# How to handle Nan-values so that the HA doesn't get marginalized?

It has been a problem this far, that the clustering doesn't work as desired, and the problem is now located in the procedure Nan-values have been handled in clustering. So we need a better way to do that.

In [50]:
 %matplotlib inline
import seaborn
import pandas as pd
import numpy as np
import matplotlib.pyplot as plt
import os
from gradutil import *
from pyomo.opt import SolverFactory

In [51]:
seedn = 2
opt = SolverFactory('glpk')
solutions = real_solutions()
revenue, carbon, deadwood, ha = init_boreal()
x = np.concatenate((revenue, carbon, deadwood, ha), axis=1)

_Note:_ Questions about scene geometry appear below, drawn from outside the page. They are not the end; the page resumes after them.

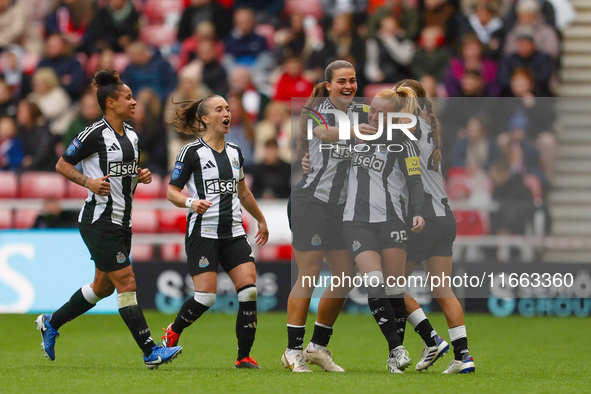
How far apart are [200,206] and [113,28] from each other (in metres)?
10.1

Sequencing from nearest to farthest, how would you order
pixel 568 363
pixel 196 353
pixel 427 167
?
pixel 427 167
pixel 568 363
pixel 196 353

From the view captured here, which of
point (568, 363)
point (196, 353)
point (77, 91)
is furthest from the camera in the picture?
point (77, 91)

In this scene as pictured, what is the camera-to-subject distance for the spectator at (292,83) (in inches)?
587

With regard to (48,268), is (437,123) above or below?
above

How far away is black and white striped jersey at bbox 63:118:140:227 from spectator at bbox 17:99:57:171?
7104 mm

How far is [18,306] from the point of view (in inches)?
490

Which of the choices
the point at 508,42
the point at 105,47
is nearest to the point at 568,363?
the point at 508,42

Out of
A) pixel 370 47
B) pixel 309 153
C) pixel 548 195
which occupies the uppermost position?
pixel 370 47

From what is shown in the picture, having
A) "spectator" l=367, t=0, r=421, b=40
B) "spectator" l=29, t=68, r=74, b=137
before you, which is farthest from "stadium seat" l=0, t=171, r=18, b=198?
"spectator" l=367, t=0, r=421, b=40

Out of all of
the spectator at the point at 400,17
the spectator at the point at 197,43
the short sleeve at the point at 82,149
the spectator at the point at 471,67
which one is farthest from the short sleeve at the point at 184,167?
the spectator at the point at 400,17

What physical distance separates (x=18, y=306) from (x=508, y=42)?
815cm

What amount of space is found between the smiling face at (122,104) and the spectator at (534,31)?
350 inches

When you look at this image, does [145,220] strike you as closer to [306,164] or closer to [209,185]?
[209,185]

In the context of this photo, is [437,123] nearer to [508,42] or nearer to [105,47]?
[508,42]
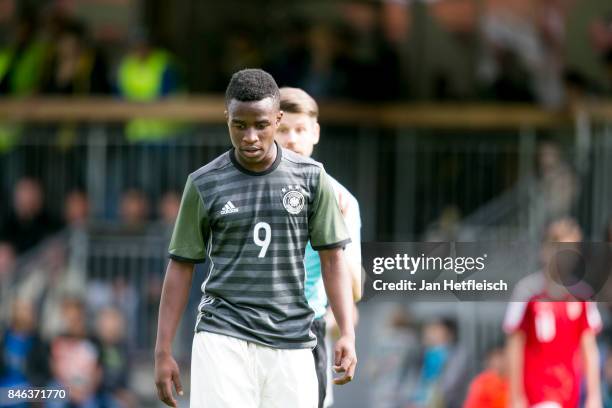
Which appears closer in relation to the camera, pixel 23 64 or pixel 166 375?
pixel 166 375

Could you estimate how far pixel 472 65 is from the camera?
16609mm

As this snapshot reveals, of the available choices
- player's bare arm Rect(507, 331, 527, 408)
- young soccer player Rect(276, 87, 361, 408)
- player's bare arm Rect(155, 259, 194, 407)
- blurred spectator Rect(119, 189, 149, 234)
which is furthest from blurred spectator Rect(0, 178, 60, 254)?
player's bare arm Rect(155, 259, 194, 407)

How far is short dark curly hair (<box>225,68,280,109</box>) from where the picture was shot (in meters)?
6.35

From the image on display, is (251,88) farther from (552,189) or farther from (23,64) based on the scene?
(23,64)

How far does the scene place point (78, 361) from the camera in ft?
40.3

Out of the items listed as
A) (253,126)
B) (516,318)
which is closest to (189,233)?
(253,126)

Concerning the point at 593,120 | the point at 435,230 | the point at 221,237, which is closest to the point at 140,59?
the point at 435,230

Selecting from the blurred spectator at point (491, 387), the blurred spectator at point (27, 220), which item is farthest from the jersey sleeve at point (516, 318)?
the blurred spectator at point (27, 220)

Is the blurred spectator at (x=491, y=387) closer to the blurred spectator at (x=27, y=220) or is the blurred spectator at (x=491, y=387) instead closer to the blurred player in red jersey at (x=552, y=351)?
the blurred player in red jersey at (x=552, y=351)

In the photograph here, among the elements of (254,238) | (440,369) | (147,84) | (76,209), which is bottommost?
(440,369)

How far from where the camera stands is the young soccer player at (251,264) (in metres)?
6.40

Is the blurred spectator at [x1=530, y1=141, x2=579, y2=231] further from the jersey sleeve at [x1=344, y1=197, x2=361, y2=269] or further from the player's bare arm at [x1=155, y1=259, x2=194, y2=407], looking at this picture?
the player's bare arm at [x1=155, y1=259, x2=194, y2=407]

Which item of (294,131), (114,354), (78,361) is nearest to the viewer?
(294,131)

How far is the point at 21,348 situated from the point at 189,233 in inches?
280
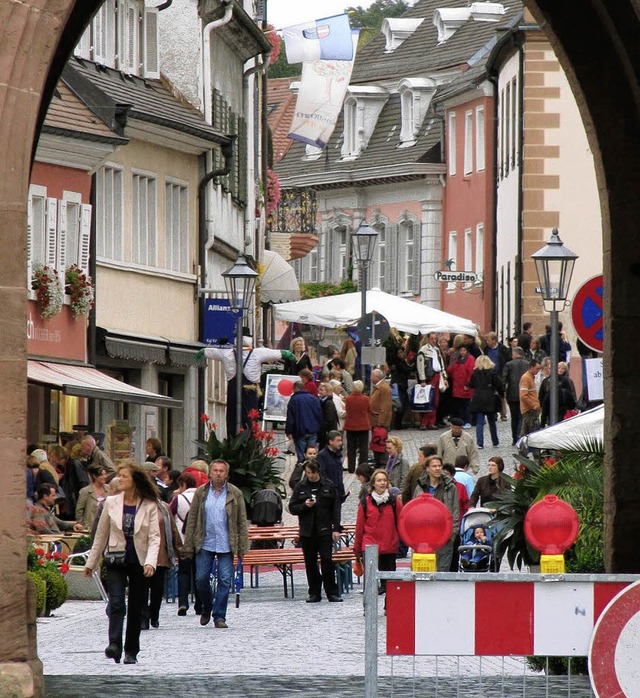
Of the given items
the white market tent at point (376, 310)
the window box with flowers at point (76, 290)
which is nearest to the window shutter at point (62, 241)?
the window box with flowers at point (76, 290)

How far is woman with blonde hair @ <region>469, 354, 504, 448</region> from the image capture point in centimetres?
3619

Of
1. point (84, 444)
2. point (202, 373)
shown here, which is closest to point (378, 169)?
point (202, 373)

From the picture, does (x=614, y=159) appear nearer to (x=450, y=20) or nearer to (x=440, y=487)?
(x=440, y=487)

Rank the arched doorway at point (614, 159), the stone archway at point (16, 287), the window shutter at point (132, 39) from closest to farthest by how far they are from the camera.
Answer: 1. the stone archway at point (16, 287)
2. the arched doorway at point (614, 159)
3. the window shutter at point (132, 39)

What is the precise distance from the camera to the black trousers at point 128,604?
15398 millimetres

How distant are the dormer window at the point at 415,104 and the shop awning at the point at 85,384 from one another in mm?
40271

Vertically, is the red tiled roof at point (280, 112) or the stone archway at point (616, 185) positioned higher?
the red tiled roof at point (280, 112)

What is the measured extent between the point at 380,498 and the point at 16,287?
1176 centimetres

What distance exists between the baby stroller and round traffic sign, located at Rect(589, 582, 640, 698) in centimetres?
1204

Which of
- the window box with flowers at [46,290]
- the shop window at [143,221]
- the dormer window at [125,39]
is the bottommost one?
the window box with flowers at [46,290]

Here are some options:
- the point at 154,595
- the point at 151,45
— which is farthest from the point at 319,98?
the point at 154,595

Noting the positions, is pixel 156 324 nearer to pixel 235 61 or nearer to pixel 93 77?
pixel 93 77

## Set nan:s to smallest existing option

Let's first just try setting all nan:s to the smallest value in the corresponding column

In [52]:
norm_data = x.copy()
inds = np.where(np.isnan(norm_data))
norm_data[inds] = np.take(np.nanmin(norm_data, axis=0),inds[1])

Then normalize all as before

In [53]:
min_norm_x = normalize(norm_data)

In [73]:
%pylab inline
pylab.rcParams['figure.figsize'] = (15,12)

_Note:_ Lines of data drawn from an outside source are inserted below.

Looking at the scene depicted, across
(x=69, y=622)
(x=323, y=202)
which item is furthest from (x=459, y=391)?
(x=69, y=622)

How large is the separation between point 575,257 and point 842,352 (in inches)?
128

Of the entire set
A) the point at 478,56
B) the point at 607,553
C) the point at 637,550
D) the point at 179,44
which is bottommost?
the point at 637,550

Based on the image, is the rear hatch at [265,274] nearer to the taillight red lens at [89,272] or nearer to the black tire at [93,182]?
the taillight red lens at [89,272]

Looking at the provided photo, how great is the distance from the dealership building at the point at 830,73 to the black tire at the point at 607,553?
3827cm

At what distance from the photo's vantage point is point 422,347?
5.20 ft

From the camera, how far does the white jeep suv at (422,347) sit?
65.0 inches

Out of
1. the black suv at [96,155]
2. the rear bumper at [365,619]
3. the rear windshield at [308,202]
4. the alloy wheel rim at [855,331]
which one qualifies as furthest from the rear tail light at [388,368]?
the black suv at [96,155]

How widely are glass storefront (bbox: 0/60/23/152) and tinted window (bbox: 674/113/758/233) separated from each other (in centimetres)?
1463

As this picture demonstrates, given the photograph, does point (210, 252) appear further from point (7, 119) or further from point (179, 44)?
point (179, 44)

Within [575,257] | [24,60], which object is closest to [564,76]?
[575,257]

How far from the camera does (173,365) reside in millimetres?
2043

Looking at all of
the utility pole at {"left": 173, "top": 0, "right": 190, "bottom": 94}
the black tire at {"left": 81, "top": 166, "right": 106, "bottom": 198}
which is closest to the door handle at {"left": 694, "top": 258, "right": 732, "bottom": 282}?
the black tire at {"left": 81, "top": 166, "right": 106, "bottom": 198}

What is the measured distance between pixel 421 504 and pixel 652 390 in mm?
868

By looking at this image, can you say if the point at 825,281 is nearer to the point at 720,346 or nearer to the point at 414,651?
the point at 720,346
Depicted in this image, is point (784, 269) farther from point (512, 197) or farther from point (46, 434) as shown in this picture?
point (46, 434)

def hist_plot_norm(data, ax, limits):
    ax[0,0].hist(data[:, :7])
    ax[0,0].axis(limits)
    ax[0,0].set_title('Timber Harvest Revenues')

    ax[0,1].hist(data[:, 7:14])
    ax[0,1].axis(limits)
    ax[0,1].set_title('Carbon storage')

    ax[1,0].hist(data[:, 14:21])
    ax[1,0].axis(limits)
    ax[1,0].set_title('Deadwood')

    ax[1,1].hist(data[:, 21:])
    ax[1,1].axis(limits)
    ax[1,1].set_title('Habitat availability')
    return ax


In [81]:
data = min_norm_x
fig, ax = plt.subplots(2,2)
limits = [.0, 1., 0, 30000]
hist_plot_norm(data, ax, limits)
plt.show()

In [56]:
%%time
nclust = 50
optim_revenue50, optim_carbon50, optim_deadwood50, optim_ha50 = cNopt(x, min_norm_x, min_norm_x, opt, nclust, seedn)

In [57]:
print('Relative differences to original values, 50 clusters')
print("(i) Harvest revenues difference {:.3f}".format((optim_revenue50-solutions['revenue'])/solutions['revenue']))
print("(ii) Carbon storage {:.3f}".format((optim_carbon50-solutions['carbon'])/solutions['carbon']))
print("(iii) Deadwood index {:.3f}".format((optim_deadwood50-solutions['deadwood'])/solutions['deadwood']))
print("(iv) Combined Habitat {:.3f}".format((optim_ha50-solutions['ha'])/solutions['ha']))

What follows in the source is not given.